+++ Quoted passage
TypeError: ord() expected a character, but string of length 2 found

To maintain a consistent implementation of
this idea, `ord` does not support the extended notion of
Unicode character which admits some characters that require **two** unicode code points
(flags, some emoji). See [Unicode org docs](https://unicode.org/Public/emoji/4.0/emoji-sequences.txt)

In [437]:
flag_of_ascension_island = '\U0001F1E6\U0001F1E9'
flag_of_poland = '\U0001F1F5\U0001F1F1'
print(len(flag_of_ascension_island),flag_of_ascension_island)
print(len(flag_of_poland),flag_of_poland)

2 🇦🇩
2 🇵🇱


In [252]:
ord(flag_of_ascension_island)

🇦🇩


TypeError: ord() expected a character, but string of length 2 found

To use Unicode code points in strings.  Use \U and \u escapes.

In [236]:
len("\U0001F600"),"\U0001F600",len("\u265E"),"\u265E"

(1, '😀', 1, '♞')

Note: because of the escapes, the strings above are characters, not representations
of hexadecimal numbers.  Compare:

In [248]:
hex_str = f'{ord(smiley):08x}'
unicode_char = "\U0001F600"
print(len(hex_str),hex_str,len(unicode_char),unicode_char)

8 0001f600 1 😀


In [272]:
print('\U0001f4af')

💯


A lot of times you will have access to a keyboard that will let you 
do "literal" unicode character entry.  Use it! 

Or cut and paste from a window where you can!

In [274]:
alphabet = 'αβγδεζηθικλμνξοπρςστυφχψ'
len(alphabet),alphabet

(24, 'αβγδεζηθικλμνξοπρςστυφχψ')

In [276]:
ord(alphabet[1])

946

### Encodings

To represent unicode characters in a file or in a data stream traveling from
computer to computer, we need some conventions about how to **encode** characters.

Two different encodings of the same character

In [255]:
b1, b2 = smiley.encode(encoding='utf8'),smiley.encode(encoding='utf16')
b1,b2

(b'\xf0\x9f\x98\x80', b'\xff\xfe=\xd8\x00\xde')

The results of such encodings in Python are a new sequence type
called **bytes**.  The same type we get when we read in a file
in binary mode (for example, a compiled program).  It's just
data.
++++++
+++ Provided information
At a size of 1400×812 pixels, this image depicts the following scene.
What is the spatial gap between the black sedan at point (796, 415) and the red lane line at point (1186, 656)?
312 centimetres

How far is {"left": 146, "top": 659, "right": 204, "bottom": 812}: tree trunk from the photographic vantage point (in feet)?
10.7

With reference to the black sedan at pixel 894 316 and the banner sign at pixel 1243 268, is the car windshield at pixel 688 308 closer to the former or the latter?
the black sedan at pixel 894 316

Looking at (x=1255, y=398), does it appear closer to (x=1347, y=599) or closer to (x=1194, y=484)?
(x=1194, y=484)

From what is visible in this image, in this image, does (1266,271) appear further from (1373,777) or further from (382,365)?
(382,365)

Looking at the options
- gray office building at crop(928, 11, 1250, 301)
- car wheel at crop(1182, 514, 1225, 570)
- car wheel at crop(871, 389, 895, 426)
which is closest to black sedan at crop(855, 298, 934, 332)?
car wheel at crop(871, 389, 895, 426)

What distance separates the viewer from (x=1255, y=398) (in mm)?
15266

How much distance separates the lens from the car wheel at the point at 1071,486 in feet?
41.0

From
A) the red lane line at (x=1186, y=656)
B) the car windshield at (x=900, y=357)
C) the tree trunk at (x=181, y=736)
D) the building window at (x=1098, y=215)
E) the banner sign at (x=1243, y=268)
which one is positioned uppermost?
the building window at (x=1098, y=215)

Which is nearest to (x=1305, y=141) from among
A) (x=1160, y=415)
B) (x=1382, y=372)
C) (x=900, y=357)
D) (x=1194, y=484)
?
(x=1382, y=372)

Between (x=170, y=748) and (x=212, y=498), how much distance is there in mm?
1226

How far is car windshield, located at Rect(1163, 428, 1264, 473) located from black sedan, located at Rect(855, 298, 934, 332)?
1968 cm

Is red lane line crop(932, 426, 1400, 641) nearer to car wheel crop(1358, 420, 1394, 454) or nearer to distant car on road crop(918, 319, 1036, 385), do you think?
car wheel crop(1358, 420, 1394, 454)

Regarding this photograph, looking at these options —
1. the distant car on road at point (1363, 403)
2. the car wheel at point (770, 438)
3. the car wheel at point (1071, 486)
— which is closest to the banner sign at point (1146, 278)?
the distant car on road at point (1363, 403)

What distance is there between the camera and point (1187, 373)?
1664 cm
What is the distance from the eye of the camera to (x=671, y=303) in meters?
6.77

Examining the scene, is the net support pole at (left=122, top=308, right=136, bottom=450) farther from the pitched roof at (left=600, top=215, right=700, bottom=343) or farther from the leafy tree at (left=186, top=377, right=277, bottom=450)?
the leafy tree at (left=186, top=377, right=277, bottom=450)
++++++
• Stated problem A:
According to the passage on Unicode in Python, what sequence type results from encoding a string?
• Stated problem B:
Return the stretch of the entries from the line containing "What is the distance" through the end of the entries, word for word.
The text and the entries were drawn from unrelated sources.

• Correct response A:
A sequence type called bytes.

• Correct response B:
What is the distance from the eye of the camera to (x=671, y=303) in meters?
6.77

Examining the scene, is the net support pole at (left=122, top=308, right=136, bottom=450) farther from the pitched roof at (left=600, top=215, right=700, bottom=343) or farther from the leafy tree at (left=186, top=377, right=277, bottom=450)?
the leafy tree at (left=186, top=377, right=277, bottom=450)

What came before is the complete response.